YOUR GOAL: Every line of the material must be given again verbatim. Skip the images.

** Opening DATA SEGMENT block **

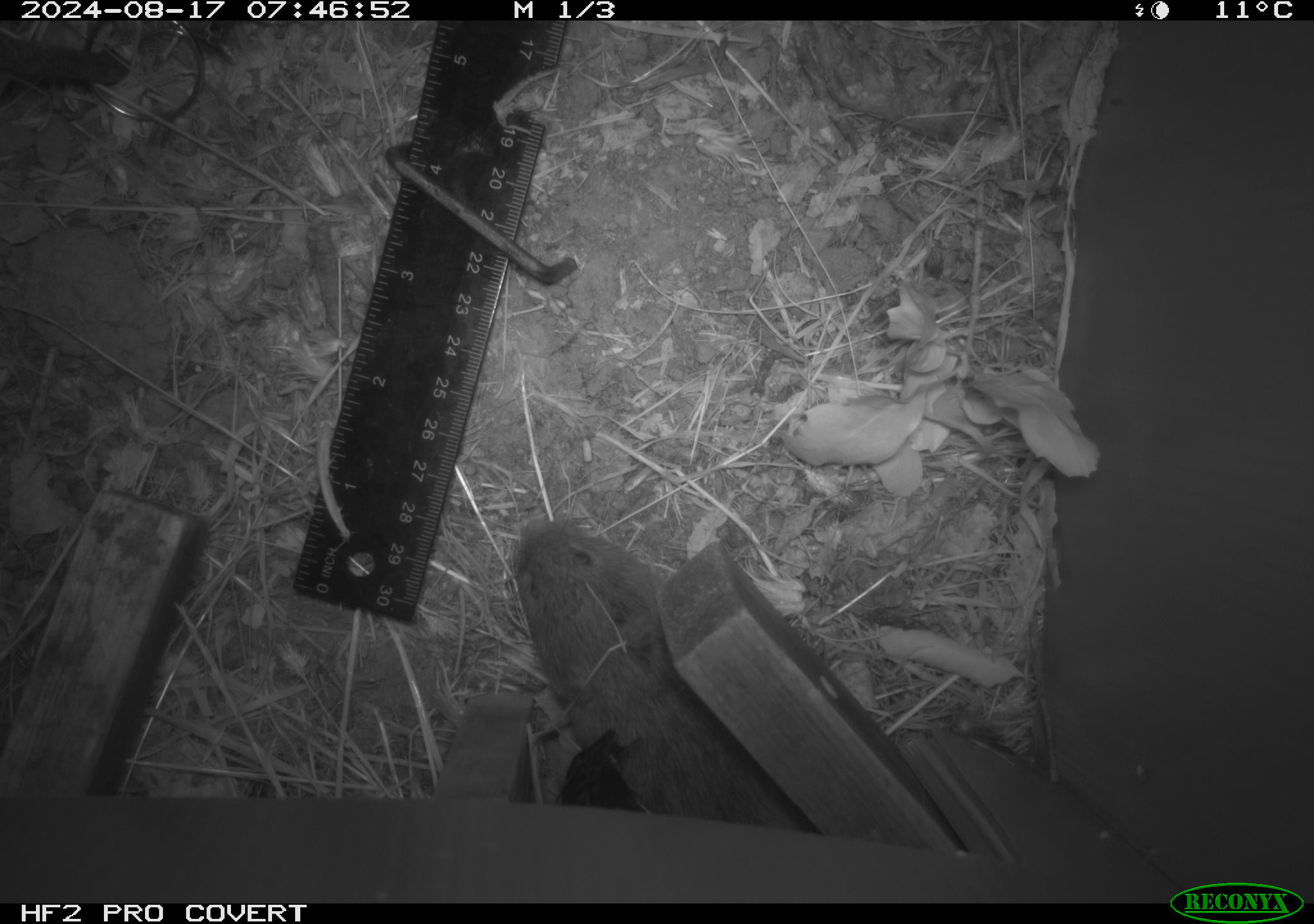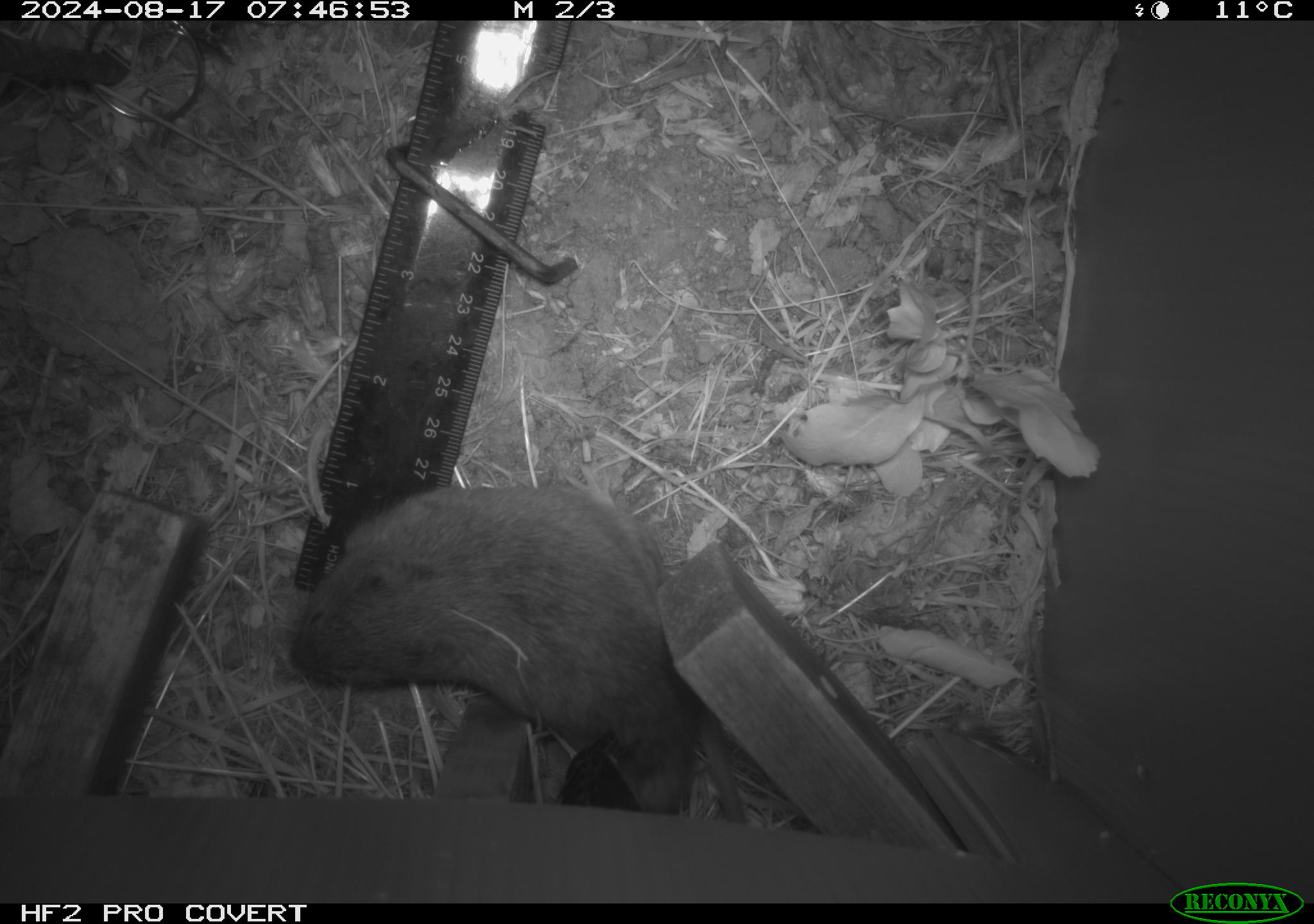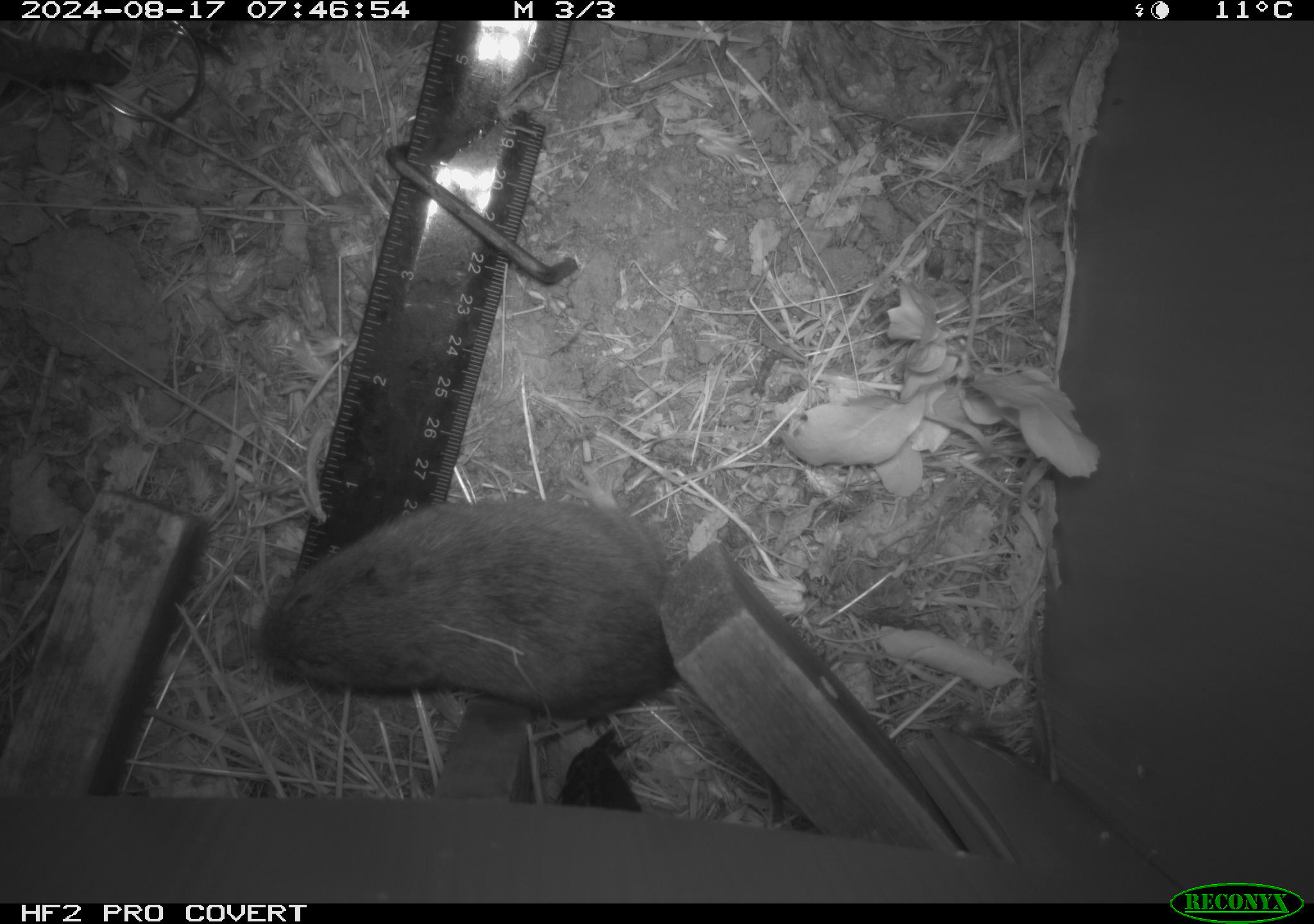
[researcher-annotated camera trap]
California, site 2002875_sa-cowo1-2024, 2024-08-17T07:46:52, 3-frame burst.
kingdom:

** Closing DATA SEGMENT block **

RESULT FOR THIS EXERCISE:
[researcher-annotated camera trap]
California, site 2002875_sa-cowo1-2024, 2024-08-17T07:46:52, 3-frame burst.
kingdom:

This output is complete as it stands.